第30回:情報科学研究科 池田和司教授 [2015年10月20日]

「視線で暴くプロ感覚」

伊東広教授

 

皆さんは、図工や美術の授業で有名な画家の絵を見ることがあるでしょう。そうした作品は、専門家の間ではとても高く評価されていますが、私のような素人の目から見ると、どこがどのように良いのかさっぱりわかりません。パリのルーブル美術館やマドリードのプラド美術館を訪れても、教科書やテレビで見たことのある絵画だ、ということしか理解できませんでした。

どうして芸術家にはわかるものが、素人には不明なのかという疑問から、私たちは芸術家の絵の見方を調べる研究を始めました。

まず、視線に着目しました。人は物を見る時、視線の向く先をあちこちジャンプさせており、普通の人の視線の動きには共通した傾向があるからです。

この傾向をサリエンシー(顕著性)といい、理論に基づいて、視線がよく向く場所を赤く、あまり向かない場所を青く色分けして示した「サリエンシーマップ」を作ることができます。

絵画を鑑賞する際も、この理論に従って視線が動くと予想されますが、ひょっとしたら芸術家は、見ている場所が違うのかもしれない、と考えました。
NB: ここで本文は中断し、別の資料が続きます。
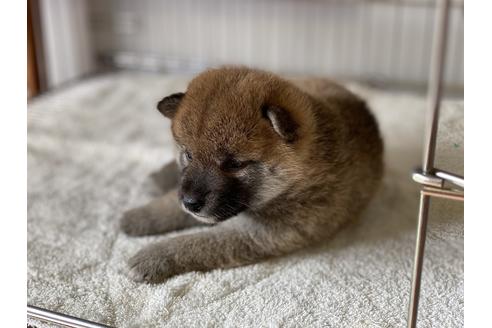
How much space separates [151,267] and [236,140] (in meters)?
0.39

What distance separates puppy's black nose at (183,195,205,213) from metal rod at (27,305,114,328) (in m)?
0.32

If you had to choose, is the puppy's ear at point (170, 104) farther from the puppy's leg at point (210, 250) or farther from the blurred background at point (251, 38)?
the blurred background at point (251, 38)

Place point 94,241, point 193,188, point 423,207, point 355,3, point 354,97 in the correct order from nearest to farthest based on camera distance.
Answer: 1. point 423,207
2. point 193,188
3. point 94,241
4. point 354,97
5. point 355,3

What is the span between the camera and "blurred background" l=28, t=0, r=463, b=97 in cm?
289

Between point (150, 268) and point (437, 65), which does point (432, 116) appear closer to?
Result: point (437, 65)

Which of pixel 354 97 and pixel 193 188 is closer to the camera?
pixel 193 188

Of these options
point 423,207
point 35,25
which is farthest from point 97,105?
point 423,207

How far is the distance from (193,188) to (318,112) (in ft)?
1.26

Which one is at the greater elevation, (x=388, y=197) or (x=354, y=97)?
(x=354, y=97)

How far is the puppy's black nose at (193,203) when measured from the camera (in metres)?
1.35

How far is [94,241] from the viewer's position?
164 cm
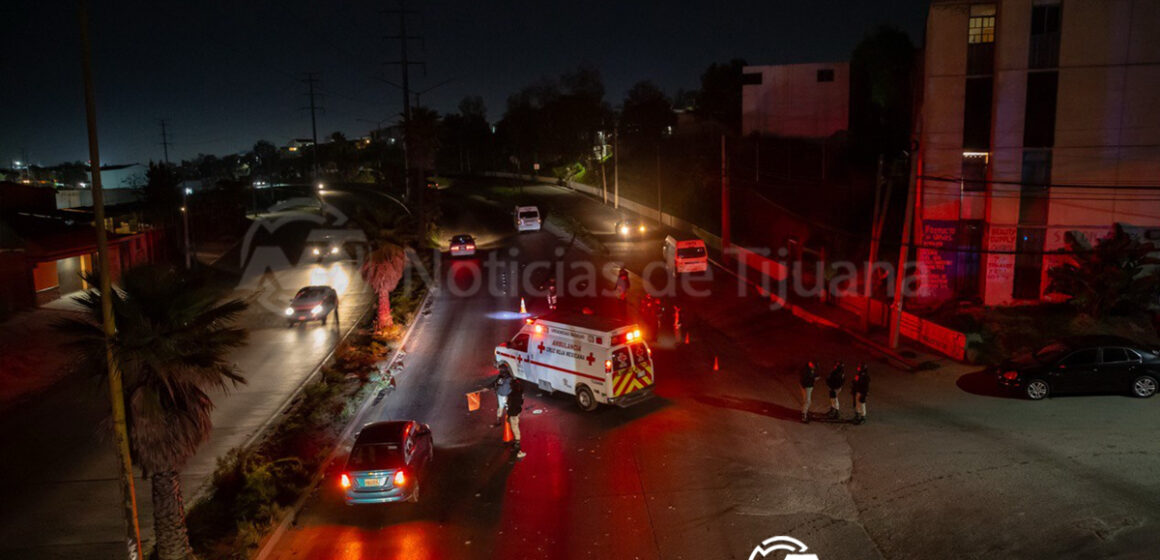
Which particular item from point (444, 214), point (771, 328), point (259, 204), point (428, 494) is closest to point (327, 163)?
point (259, 204)

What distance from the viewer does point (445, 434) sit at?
17422mm

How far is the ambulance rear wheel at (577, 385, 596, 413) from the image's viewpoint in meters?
18.3

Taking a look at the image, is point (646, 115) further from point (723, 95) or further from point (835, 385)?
point (835, 385)

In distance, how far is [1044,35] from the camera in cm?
2934

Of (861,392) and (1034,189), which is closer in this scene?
(861,392)

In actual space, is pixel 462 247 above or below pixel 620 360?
above

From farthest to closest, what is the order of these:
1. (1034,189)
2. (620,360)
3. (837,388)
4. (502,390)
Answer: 1. (1034,189)
2. (620,360)
3. (837,388)
4. (502,390)

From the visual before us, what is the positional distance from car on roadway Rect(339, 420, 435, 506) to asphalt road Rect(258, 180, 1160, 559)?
0.43m

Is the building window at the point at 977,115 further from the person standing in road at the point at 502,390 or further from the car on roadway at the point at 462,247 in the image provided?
the car on roadway at the point at 462,247

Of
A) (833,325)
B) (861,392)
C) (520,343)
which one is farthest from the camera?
(833,325)

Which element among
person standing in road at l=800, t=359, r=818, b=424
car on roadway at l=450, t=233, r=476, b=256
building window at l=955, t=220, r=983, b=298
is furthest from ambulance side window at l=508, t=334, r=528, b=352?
car on roadway at l=450, t=233, r=476, b=256

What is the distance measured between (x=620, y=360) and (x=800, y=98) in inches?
1875

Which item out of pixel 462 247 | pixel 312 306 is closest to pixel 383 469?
pixel 312 306
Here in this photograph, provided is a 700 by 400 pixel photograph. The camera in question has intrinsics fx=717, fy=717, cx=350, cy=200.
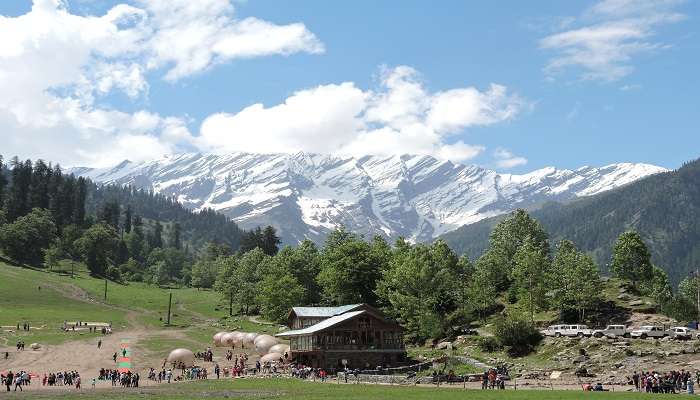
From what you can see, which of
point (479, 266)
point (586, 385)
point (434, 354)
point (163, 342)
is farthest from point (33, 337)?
point (586, 385)

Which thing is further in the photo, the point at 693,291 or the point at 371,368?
the point at 693,291

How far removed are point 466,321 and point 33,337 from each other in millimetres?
71255

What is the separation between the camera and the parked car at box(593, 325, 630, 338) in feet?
310

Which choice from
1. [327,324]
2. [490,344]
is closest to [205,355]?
[327,324]

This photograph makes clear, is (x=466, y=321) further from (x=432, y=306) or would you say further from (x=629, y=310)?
(x=629, y=310)

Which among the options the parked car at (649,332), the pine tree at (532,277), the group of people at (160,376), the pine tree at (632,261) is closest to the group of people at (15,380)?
the group of people at (160,376)

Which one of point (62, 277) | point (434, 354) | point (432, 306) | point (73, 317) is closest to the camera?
point (434, 354)

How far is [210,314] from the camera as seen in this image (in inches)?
6777

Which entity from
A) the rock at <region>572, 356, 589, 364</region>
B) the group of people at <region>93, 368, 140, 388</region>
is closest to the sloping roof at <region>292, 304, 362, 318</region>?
the group of people at <region>93, 368, 140, 388</region>

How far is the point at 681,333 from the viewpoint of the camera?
91125mm

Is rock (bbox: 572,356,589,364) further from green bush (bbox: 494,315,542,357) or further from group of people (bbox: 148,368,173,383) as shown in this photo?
group of people (bbox: 148,368,173,383)

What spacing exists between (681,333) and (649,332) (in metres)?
3.76

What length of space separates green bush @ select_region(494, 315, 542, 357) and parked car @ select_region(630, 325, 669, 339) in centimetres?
1254

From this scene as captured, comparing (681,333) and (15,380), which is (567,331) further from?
(15,380)
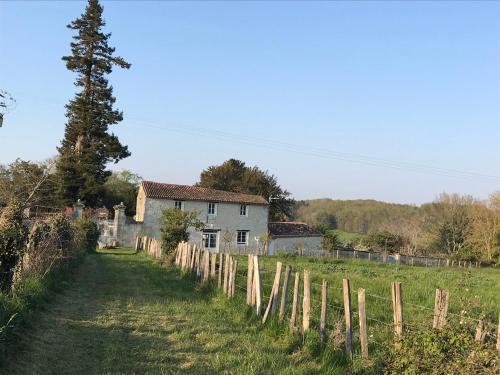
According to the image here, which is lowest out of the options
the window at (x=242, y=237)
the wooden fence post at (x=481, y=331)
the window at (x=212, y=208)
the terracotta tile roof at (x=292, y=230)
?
the window at (x=242, y=237)

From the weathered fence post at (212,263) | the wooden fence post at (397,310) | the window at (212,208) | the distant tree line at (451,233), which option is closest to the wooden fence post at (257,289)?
the weathered fence post at (212,263)

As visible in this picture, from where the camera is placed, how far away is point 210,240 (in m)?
46.4

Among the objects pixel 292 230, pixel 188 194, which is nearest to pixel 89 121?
pixel 188 194

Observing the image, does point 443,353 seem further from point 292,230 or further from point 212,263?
point 292,230

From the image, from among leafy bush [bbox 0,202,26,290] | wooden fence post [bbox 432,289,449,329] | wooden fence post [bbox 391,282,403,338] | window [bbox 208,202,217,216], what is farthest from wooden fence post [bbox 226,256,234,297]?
window [bbox 208,202,217,216]

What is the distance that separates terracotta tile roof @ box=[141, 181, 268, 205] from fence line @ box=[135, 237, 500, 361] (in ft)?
83.6

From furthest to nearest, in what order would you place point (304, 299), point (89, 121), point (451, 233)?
point (451, 233), point (89, 121), point (304, 299)

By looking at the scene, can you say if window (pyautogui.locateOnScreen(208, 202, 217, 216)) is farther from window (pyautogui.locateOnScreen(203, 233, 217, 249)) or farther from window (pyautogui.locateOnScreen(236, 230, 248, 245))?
window (pyautogui.locateOnScreen(236, 230, 248, 245))

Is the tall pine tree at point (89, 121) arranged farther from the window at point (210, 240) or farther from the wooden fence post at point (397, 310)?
the wooden fence post at point (397, 310)

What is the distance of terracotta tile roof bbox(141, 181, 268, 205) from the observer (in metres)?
44.8

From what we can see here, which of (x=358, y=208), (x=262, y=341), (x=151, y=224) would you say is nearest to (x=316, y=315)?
(x=262, y=341)

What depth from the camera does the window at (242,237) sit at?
47688mm

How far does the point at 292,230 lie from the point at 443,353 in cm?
4731

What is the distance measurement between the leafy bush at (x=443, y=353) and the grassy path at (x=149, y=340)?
5.88 ft
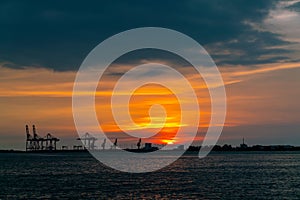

そこで、人の瞳の動きをキャッチする特殊な眼鏡をかけて複数の芸術家に絵画を見てもらい、視線が止まる「注視点」の分布を調べたところ、結果は予想通り。彼らの視線は理論では説明がつかない、非常に個性的な動きをしていたのです。

ではどこを見ているのか。現在、その謎を明らかにするべく研究を進めています。解明されれば、素人にも「こういうところを見るようにしましょう」といった適切なアドバイスができるようになるかもしれません。

このように人間の行動を実際に測定し、その意味を説明する理論の構築を「人間行動モデリング(モデル化)」と呼びます。理論ができれば、次にどのような行動を取るかを予測でき、色々なことに役立ちます。

例えば、自動車の運転をモデリングすれば運転手の不注意による事故を未然に防げますし、足に麻痺のある患者さんの歩行をモデリングできれば、転倒して怪我をする危険を減らせます。

最近では犬のトレーナーや馬術騎手など、動物を相手に行動するような複雑なケースでも研究を進めています。これは動物行動モデリングも含む難問です。